Lo que ya no es cuestión de fe es la idea de que la OTAN es una alianza de iguales. El mando político y militar de la alianza no es predominantemente estadounidense; es exclusivamente estadounidense. Los portavoces de prensa británicos, los generales alemanes e italianos y el secretario general español de la OTAN se parecen cada vez más a los personajes secundarios de un drama de Brecht: responden a los designios de fuerzas más grandes que ellos, pero por sí mismos son prácticamente irrelevantes. Quizá, en el futuro, los europeos estén dispuestos a pagar el alto precio económico y político de la independencia, y a compartir la carga del ejército europeo propuesto por Romano Prodi.

Ha habido ejemplos de independencia en el pasado. DeGaulle sacó a Francia de la estructura militar de la OTAN y manifestó lo que otros europeos pensaban y no se atrevían a decir: que Vietnam era un desastre. Los socialdemócratas alemanes elaboraron una política de acercamiento a la URSS a pesar de las dudas estadounidenses, y los cristianodemócratas alemanes la continuaron. Un ministro liberal de Asuntos Exteriores alemán (Genscher) manifestó a Estados Unidos que "no deberíamos modernizar nuestras armas, sino nuestras ideas". Ninguno de los países europeos aceptó la obsesión norteamericana por mantener a China fuera de la ONU, la guerra permanente a Cuba o el apoyo incondicional al peor comportamiento de Israel. No está muy claro por qué ahora que se ha acabado la guerra fría, los europeos se muestran más sumisos, y no menos, ante la voluntad de Estados Unidos.

Es una política que, de continuar en el próximo siglo, puede conducir a la catástrofe global. La frágil estructura del orden internacional posterior a la guerra fría ha quedado destruida. Las frenéticas idas y venidas de los políticos apenas ocultan su total incapacidad para controlar los acontecimientos. La actual es una crisis menor si la comparamos con la que podría estar por venir. La derecha estadounidense está dispuesta a abrir una nueva guerra fría: con China. La hostilidad hacia China es casi tan vieja como la República. En los siglos XIX y XX, muchos protestantes aportaron fondos para convertir a los infieles chinos a las doctrinas de la Biblia y al uso del jabón. En Estados Unidos, a los chinos se les negaron los derechos de ciudadanía durante mucho más tiempo que a los antiguos esclavos negros. La Revolución Nacional china y su fase comunista se interpretaron como una ingratitud imperdonable. La singular mezcla de racismo y arrogancia cultural pervive. El Partido Republicano, y algunos demócratas, convierten a China en un demonio. La industria de armamentos necesita contratos, los Guerreros Fríos en paro necesitan trabajo. ¿Qué mejor manera de sacar jugo a la idea de poder ilimitado de Estados Unidos que prepararse ya para el gran enfrentamiento del próximo siglo? A los europeos no se les dará la opción de seguir su propio rumbo, como no se les ha escuchado respecto a Kosovo.

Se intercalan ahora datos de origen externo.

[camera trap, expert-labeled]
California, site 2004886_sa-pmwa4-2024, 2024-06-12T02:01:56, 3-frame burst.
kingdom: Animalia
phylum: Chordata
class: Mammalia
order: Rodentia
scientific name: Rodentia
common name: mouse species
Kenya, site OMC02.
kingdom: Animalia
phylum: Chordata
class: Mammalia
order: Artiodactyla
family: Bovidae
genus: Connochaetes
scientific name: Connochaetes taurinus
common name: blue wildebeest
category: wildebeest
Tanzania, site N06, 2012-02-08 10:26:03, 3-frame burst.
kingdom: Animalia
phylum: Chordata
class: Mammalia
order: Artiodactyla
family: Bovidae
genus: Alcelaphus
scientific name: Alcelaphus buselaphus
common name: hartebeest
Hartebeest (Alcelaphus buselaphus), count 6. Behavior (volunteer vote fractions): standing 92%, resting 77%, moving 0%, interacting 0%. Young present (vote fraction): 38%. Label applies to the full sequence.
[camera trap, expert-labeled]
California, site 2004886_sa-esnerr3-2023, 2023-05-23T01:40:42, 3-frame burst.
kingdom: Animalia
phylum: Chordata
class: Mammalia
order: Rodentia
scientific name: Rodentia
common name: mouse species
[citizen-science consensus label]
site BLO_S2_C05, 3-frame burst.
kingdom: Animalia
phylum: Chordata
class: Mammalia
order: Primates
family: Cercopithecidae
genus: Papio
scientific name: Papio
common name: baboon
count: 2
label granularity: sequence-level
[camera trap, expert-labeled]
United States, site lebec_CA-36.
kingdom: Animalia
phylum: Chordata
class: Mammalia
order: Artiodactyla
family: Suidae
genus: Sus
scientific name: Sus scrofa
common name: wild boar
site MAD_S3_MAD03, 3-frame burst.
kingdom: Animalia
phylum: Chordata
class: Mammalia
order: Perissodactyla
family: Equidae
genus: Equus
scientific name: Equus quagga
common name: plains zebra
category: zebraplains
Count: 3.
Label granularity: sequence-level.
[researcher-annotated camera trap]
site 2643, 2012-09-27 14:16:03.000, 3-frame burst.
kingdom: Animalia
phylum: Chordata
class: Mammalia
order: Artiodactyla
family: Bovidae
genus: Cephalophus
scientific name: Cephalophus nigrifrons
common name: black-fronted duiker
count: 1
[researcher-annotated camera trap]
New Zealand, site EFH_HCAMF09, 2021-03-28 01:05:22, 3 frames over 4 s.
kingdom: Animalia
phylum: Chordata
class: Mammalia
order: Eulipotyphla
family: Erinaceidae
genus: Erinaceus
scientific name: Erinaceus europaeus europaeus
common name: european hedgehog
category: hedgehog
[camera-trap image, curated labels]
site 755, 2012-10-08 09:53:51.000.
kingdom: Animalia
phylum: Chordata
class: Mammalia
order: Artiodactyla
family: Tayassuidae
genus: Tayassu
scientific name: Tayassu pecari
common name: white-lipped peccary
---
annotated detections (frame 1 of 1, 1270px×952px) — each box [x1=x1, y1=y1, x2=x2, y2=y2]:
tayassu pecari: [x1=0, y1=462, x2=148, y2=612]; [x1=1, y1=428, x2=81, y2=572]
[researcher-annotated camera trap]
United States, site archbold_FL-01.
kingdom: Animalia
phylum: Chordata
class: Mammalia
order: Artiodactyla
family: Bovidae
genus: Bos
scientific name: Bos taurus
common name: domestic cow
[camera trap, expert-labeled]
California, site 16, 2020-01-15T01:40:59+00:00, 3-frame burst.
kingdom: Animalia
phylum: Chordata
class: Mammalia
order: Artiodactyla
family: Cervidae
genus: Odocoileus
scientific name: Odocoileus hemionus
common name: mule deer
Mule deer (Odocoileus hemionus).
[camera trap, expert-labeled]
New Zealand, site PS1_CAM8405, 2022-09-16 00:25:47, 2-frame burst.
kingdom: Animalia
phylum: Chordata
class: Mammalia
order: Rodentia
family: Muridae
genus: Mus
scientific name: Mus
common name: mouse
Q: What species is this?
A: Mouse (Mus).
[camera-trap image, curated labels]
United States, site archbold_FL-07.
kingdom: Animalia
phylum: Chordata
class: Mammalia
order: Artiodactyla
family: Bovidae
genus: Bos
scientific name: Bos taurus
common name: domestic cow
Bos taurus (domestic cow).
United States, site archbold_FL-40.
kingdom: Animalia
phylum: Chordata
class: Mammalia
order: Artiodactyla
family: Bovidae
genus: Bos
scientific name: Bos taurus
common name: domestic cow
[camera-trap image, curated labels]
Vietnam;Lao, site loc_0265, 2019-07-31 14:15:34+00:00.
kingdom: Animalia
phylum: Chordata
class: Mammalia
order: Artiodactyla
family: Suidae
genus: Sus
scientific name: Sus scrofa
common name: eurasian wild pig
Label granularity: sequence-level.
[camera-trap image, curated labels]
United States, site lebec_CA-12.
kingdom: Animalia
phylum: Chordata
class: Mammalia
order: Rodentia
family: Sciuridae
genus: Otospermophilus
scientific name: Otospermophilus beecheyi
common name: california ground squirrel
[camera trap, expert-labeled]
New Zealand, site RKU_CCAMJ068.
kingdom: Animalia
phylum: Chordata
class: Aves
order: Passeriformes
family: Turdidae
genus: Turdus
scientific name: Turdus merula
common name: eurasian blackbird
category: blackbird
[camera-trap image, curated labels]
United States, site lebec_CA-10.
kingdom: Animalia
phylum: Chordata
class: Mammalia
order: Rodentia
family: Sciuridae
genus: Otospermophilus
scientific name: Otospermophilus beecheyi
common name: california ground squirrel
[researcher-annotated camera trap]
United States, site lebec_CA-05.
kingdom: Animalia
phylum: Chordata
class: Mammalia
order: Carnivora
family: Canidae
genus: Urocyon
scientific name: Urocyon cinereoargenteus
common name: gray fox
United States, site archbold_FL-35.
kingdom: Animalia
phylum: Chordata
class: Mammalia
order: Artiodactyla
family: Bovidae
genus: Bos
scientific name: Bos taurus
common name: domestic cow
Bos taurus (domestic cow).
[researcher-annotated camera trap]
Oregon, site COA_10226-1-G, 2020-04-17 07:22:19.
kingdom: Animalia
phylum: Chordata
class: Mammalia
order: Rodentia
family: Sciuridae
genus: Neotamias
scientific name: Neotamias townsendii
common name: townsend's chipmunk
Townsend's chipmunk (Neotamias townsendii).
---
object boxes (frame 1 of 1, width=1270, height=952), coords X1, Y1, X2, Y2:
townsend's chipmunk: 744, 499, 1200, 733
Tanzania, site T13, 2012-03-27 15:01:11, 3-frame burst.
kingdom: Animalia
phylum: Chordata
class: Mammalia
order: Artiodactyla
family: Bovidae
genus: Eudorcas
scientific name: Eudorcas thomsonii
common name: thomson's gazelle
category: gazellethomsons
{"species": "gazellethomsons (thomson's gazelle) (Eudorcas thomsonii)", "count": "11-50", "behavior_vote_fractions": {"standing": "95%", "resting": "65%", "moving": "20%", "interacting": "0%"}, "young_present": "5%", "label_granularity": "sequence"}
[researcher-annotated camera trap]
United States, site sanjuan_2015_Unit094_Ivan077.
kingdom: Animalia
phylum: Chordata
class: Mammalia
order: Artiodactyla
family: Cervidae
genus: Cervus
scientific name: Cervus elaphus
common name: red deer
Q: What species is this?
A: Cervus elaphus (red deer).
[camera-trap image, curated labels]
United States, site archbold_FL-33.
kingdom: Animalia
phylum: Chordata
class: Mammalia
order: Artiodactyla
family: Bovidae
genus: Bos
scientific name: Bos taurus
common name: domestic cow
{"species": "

En Estados Unidos, no sólo aguarda un serio debate sobre su papel en el mundo, sino también otro sobre unas materias que no son el centro de la atención nacional, como el aumento de la polarización económica del país, la falta de adecuación de los servicios públicos y, sobre todo, lo incompleto de nuestra democracia. Aquellos que dirigieron la política exterior estadounidense en los comienzos de la guerra fría fueron, a menudo, despiadados, pero eran patricios con cierto sentido de la responsabilidad histórica. Los de ahora son luchadores oportunistas, preocupados tan sólo por sus carreras profesionales y su fortuna. Eso explica, en parte, su incompetencia. Es improbable que de la noche a la mañana surja un nuevo grupo de líderes, con una renovada devoción por la res publica. En cualquier caso, una nueva política exigiría la ardua y dolorosa reeducación de la ciudadanía estadounidense, a quien se le ha dicho que el mundo, desde Pristina a Pekín, gira en torno a Estados Unidos. No es inconcebible que los europeos contribuyeran al realismo de Estados Unidos, demostrando su independencia. Eso fortalecería los argumentos de los corpernicanos del país, que ahora luchan contra una visión ptolomaica del mundo tan rígida como una cosmogonía medieval.

Norman Birnbaum es profesor en el Centro de Leyes de la Universidad de Georgetown.